Purpose of the Study:
- To develop a novel pseudo proportional-integral-derivative (PID) tracking control strategy for general non-Gaussian stochastic systems.
- To enable precise control of conditional output PDFs to follow a specified target function.
- To improve robustness and tracking convergence in stochastic system control.
Main Methods:
- A linear B-spline model is employed to approximate output probability density functions (PDFs).
- The control structure, a pseudo PID controller, is designed prior to the PDF controller.
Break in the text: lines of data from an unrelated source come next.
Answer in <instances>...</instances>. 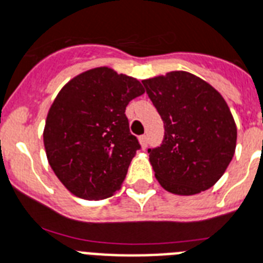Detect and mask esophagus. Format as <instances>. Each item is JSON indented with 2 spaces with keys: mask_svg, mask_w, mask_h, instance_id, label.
Returning a JSON list of instances; mask_svg holds the SVG:
<instances>
[{
  "mask_svg": "<svg viewBox=\"0 0 263 263\" xmlns=\"http://www.w3.org/2000/svg\"><path fill=\"white\" fill-rule=\"evenodd\" d=\"M139 142H140V146L143 147V148H146L147 147V136L146 135H143L139 138Z\"/></svg>",
  "mask_w": 263,
  "mask_h": 263,
  "instance_id": "obj_1",
  "label": "esophagus"
}]
</instances>
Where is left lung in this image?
Wrapping results in <instances>:
<instances>
[{
    "mask_svg": "<svg viewBox=\"0 0 263 263\" xmlns=\"http://www.w3.org/2000/svg\"><path fill=\"white\" fill-rule=\"evenodd\" d=\"M142 83L165 125L161 146L148 148L158 182L180 196L212 187L232 161L238 135L223 96L187 71Z\"/></svg>",
    "mask_w": 263,
    "mask_h": 263,
    "instance_id": "1",
    "label": "left lung"
}]
</instances>
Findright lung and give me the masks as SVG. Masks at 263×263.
<instances>
[{
	"label": "right lung",
	"mask_w": 263,
	"mask_h": 263,
	"mask_svg": "<svg viewBox=\"0 0 263 263\" xmlns=\"http://www.w3.org/2000/svg\"><path fill=\"white\" fill-rule=\"evenodd\" d=\"M143 93L136 78L105 66L81 72L58 93L43 142L55 176L74 196L102 200L120 189L140 148L125 108Z\"/></svg>",
	"instance_id": "right-lung-1"
}]
</instances>
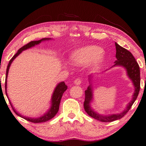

- The problem is reformulated as a weight-tracking problem based on the B-spline approximation.
- Controller solvability is analyzed using matrix inequalities, accommodating model uncertainties.
Main Results:
- The proposed strategy successfully controls conditional PDFs of system outputs to match target functions.
- A convex optimization-based design procedure enhances controller robustness and guarantees tracking convergence.
- Simulations demonstrate the effectiveness and efficiency of the developed control approach.
Conclusions:
- The pseudo PID tracking control strategy offers an effective solution for controlling non-Gaussian stochastic systems.
- The B-spline PDF modeling and convex optimization approach provide a robust and convergent control design.
- The findings present a significant advancement in the field of stochastic system control and PDF tracking.